Miller has completed a string of research on Pacific salmon genetics, work that suggests that salmon on the west coast are dying as they enter rivers to spawn, and they may well be dying as a result of a large-scale virus that they are genetically susceptible to.
It was such ground-breaking research that when the journal Science published her paper, they took the unusual step of highlighting the work to 7,400 journalists.
In other words, it was science worth talking about, and worth talking about broadly.
Not if you’re Miller. Unfortunately, Miller doesn’t work at a university — she’s a federal fisheries scientist and the fact is that the current
federal government is extremely uncomfortable with having its scientists talk about anything.
In fact, scientists now need to get permission from their political masters before they talk to the media at all — sometimes, bureaucrats and politicians demand to know every question in advance, and sometimes they tell scientists what they are, and aren’t, allowed to talk about in their research.
Sometimes, as in Miller’s case, the scientists are simply told they’re not allowed to say anything at all.
Depressing research about salmon dying?
Let’s not discuss that.
What’s that woman doing?
Suggesting the Earth isn’t flat?
Saying the Earth orbits around the sun?
We can’t have that kind of public heresy!
Postmedia News Service got its hands on a whole series of emails between the Department of Fisheries and Oceans (DFO) and the Privy Council Office, DFO saying Miller should be allowed to talk, the Privy Council Office saying no.
Oh, the irony of it being a bunch of emails discussing how to block
a scientist from talking publicly, when that very form of communication, the email, came about directly as a result of the development of a network for sharing information on scientific research.
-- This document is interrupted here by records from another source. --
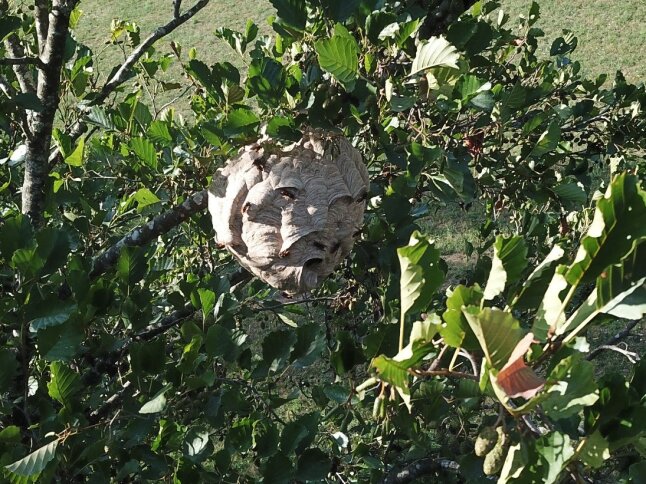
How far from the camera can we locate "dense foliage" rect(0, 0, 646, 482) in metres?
0.91

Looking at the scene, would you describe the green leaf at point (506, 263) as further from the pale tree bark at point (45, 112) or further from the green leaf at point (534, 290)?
the pale tree bark at point (45, 112)

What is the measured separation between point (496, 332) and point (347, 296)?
6.08 ft

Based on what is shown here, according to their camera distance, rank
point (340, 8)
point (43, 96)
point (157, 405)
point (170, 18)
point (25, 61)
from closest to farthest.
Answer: point (157, 405)
point (340, 8)
point (25, 61)
point (43, 96)
point (170, 18)

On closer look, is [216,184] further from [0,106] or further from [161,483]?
[161,483]

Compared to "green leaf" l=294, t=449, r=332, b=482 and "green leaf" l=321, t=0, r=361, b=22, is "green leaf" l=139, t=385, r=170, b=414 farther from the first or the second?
"green leaf" l=321, t=0, r=361, b=22

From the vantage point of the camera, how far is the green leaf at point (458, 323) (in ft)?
2.97

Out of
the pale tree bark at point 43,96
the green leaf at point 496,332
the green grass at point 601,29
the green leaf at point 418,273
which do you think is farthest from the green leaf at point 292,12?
the green grass at point 601,29

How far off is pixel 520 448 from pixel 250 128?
115cm

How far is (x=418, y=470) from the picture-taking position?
7.44ft

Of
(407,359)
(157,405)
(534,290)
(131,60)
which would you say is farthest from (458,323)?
(131,60)

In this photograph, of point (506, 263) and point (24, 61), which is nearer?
point (506, 263)

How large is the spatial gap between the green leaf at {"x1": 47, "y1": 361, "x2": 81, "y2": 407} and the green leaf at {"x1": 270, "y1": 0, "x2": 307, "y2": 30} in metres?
0.92

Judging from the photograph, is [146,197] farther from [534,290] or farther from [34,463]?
[534,290]

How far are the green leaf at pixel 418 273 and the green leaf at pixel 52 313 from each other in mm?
781
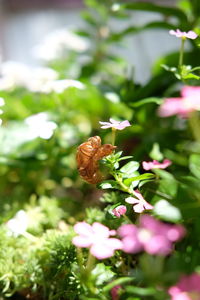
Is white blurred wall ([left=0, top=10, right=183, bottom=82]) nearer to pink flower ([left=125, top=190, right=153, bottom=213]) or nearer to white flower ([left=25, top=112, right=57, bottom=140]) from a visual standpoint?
white flower ([left=25, top=112, right=57, bottom=140])

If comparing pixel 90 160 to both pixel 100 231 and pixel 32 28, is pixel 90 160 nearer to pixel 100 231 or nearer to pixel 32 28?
pixel 100 231

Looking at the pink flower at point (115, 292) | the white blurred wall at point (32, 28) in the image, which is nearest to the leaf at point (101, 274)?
the pink flower at point (115, 292)

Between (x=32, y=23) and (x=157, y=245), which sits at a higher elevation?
(x=157, y=245)

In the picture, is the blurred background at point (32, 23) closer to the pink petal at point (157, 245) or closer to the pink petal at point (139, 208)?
the pink petal at point (139, 208)

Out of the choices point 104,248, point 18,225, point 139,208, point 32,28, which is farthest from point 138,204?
point 32,28

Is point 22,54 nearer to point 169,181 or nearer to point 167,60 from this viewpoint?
point 167,60

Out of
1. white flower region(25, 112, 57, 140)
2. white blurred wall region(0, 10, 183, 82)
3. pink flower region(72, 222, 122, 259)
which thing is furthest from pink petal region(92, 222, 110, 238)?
white blurred wall region(0, 10, 183, 82)
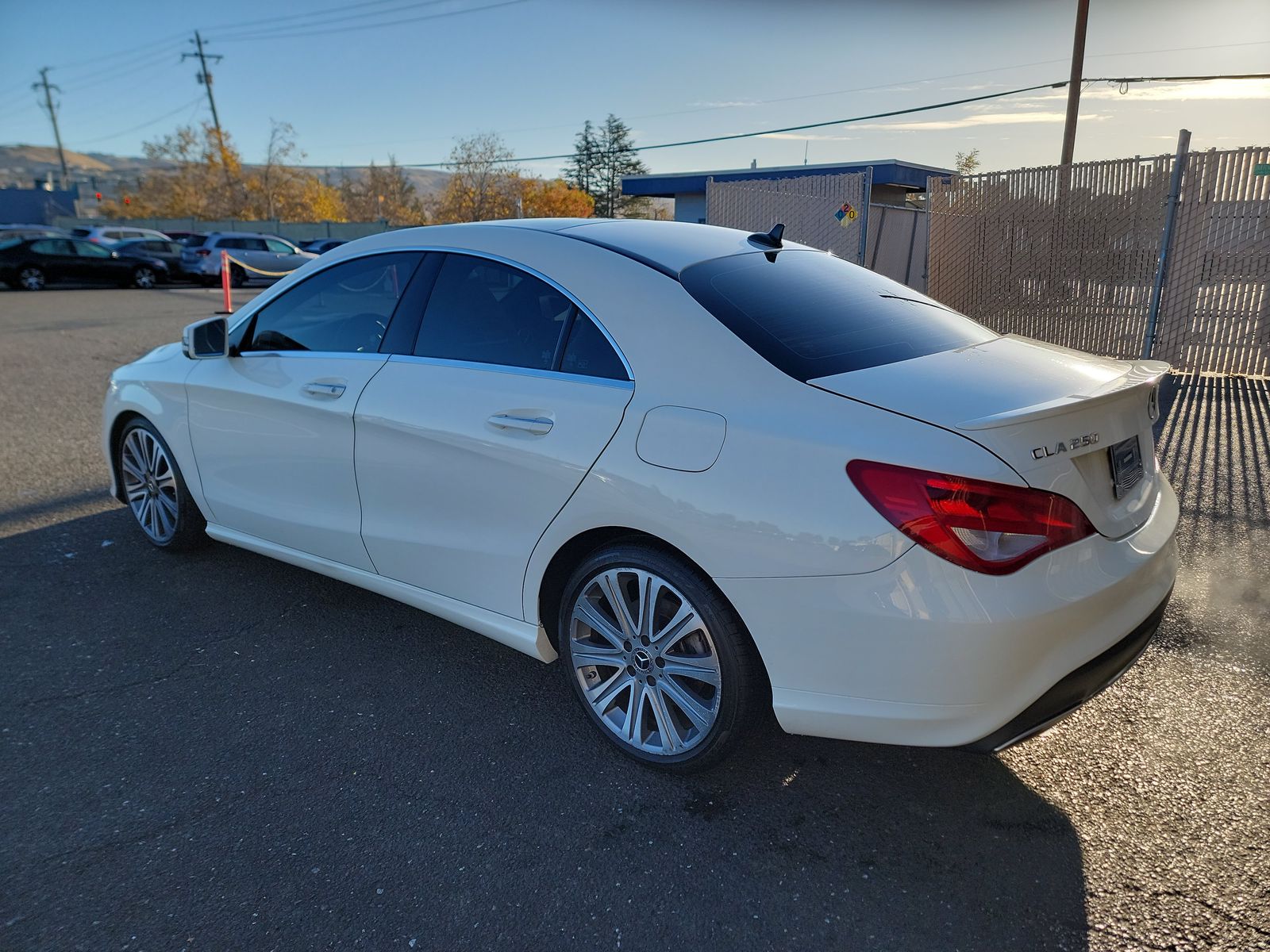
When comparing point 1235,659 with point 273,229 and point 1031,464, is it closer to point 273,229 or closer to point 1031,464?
point 1031,464

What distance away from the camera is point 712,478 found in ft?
7.96

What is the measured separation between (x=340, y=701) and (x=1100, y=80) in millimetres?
28508

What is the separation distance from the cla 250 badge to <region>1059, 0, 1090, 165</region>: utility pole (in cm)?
1999

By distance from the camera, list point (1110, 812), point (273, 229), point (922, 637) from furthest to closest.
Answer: point (273, 229) < point (1110, 812) < point (922, 637)

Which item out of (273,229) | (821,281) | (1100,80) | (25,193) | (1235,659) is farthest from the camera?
(25,193)

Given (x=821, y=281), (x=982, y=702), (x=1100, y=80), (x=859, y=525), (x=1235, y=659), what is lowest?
(x=1235, y=659)

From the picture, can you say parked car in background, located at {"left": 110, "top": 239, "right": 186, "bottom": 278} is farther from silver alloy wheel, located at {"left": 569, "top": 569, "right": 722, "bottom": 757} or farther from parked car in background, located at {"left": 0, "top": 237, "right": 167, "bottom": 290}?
silver alloy wheel, located at {"left": 569, "top": 569, "right": 722, "bottom": 757}

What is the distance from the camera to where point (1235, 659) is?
348 cm

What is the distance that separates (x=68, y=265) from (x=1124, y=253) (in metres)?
25.5

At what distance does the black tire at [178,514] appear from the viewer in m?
4.40

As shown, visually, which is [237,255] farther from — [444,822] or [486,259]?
[444,822]

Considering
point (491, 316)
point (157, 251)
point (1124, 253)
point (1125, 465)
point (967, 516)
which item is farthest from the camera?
point (157, 251)

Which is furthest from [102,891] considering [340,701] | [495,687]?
[495,687]

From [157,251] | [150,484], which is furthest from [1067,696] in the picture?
[157,251]
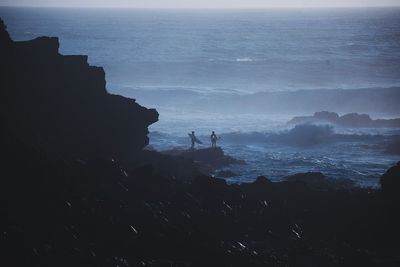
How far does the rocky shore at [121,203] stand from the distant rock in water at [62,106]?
43 millimetres

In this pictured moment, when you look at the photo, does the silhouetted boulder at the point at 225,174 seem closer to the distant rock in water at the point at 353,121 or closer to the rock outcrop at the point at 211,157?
the rock outcrop at the point at 211,157

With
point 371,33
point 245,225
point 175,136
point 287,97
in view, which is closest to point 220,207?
point 245,225

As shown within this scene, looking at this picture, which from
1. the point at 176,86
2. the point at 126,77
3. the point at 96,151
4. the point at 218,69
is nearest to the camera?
the point at 96,151

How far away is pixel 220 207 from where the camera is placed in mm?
12406

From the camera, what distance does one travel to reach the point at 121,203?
435 inches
The bottom line is that science thrives on discussion — it is the sharing of ideas, the ultimate in many minds focusing on an issue from many different directions.
A government that decides to throttle that discussion on the basis of political imperatives is no better than one that chooses to stifle science because of religious principles.
A step forward in employees’ accountability to their government employers, or a step backwards to a time when the state set boundaries on science it didn’t like or couldn’t understand?
You decide. I know my dad would quite literally pop his cork.
I’d like my science unadulterated by anyone’s personal ends, political or religious.
Otherwise, it’s not really science, is it?